Text to read
Schedule: Roughly, the plan is to cover one chapter from the book each week, starting with chapter 1 on September 6 and 11, chapter 2 on September 13 and 18, and so on. A detailed schedule will be provided when the class begins.Required work: This will depend on how many students end up taking the course. We will adjust the type of work that you must do when we see how large the class is going to be. BUT, here is the basic idea. There will be a set of exercises for each chapter comprising most of the non-programming exercises in the chapter. These will usually be due on the last day the chapter is covered in class (generally the second day of the chapter). All exercises will be marked and returned to you. Answer sheets for each exercise set will be made available at the end of the class on which the exercises are due. So you have to turn in your exercises on time. You are expected to spend time studying the answers provided. If there is a large class, we may allow these exercises will be done in teams. Or we may just check that you have handed in answers without thoroughly grading all of them.

Raw data
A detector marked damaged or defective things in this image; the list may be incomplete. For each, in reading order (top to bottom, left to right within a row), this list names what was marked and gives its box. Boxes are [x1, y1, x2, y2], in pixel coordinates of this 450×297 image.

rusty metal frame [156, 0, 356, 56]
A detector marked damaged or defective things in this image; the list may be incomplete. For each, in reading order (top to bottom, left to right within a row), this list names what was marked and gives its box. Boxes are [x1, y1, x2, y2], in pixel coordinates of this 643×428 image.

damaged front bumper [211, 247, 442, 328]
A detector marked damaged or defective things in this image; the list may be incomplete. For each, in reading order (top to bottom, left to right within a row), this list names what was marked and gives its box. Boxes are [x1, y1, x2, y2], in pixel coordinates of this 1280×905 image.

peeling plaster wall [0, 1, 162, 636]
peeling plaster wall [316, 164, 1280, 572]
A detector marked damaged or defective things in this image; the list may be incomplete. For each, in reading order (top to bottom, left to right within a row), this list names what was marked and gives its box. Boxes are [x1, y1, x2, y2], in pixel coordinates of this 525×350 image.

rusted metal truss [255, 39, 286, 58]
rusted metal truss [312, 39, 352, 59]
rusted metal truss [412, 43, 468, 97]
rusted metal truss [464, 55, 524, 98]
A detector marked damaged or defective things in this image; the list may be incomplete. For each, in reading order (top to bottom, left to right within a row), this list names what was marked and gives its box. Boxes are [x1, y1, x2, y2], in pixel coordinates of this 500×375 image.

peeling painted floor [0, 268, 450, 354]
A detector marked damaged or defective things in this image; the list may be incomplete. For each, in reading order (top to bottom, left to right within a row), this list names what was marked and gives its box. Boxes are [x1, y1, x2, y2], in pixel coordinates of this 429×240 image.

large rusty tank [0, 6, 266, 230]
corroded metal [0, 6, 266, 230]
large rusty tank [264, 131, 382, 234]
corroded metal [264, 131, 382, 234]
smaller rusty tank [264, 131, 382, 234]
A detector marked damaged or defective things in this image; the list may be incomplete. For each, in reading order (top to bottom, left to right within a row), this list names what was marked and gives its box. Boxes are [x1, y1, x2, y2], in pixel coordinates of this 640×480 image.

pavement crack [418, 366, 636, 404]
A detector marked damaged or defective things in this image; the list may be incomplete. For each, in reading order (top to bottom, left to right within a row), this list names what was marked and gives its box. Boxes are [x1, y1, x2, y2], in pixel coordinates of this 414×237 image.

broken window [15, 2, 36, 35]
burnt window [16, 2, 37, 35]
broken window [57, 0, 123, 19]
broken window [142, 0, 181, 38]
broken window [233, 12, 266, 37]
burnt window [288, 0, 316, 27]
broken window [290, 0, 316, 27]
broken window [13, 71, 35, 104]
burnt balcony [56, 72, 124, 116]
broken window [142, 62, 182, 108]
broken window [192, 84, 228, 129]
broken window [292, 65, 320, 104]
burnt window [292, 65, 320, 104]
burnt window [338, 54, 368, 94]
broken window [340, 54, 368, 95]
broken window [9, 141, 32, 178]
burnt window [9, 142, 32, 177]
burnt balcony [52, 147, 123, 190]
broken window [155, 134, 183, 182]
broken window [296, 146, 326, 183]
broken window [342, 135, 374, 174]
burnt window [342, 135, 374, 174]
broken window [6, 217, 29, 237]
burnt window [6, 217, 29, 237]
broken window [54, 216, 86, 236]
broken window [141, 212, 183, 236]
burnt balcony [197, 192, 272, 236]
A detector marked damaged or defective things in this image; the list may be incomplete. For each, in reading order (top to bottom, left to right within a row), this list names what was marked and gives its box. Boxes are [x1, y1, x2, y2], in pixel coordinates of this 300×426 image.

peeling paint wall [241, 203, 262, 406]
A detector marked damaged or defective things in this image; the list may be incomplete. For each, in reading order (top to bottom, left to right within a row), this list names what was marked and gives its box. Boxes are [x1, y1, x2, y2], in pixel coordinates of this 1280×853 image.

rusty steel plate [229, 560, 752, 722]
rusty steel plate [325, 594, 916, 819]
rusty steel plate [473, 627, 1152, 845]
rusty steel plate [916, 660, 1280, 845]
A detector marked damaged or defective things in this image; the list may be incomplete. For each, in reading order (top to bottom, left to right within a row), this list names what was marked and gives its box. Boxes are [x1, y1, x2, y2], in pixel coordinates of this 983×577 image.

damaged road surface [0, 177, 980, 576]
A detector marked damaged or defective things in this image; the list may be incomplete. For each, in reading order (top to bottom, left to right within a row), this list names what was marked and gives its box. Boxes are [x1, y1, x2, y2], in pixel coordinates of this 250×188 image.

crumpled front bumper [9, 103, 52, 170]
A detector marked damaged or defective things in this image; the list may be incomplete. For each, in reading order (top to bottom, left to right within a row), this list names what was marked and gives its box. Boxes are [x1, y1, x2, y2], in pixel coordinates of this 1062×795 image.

Request
Extend the course description covering the schedule and required work, starting right after its final sentence.

Written response
Programming Exercises: Each student will complete a number of projects requiring programming during the course and for each, will hand in results of their work (details and due dates to be designated). Our goal is to use the Robocup domain as a souce of class projects. Take a look at this web page, following the links to the simulation league. More on this later.
Exams: There will be a closed-book in-class midterm and a closed-book final exam during the exam period.
Grading:this will depend on how we end up organizing the course, once I know how many students will be taking the course. I will post details very shortly.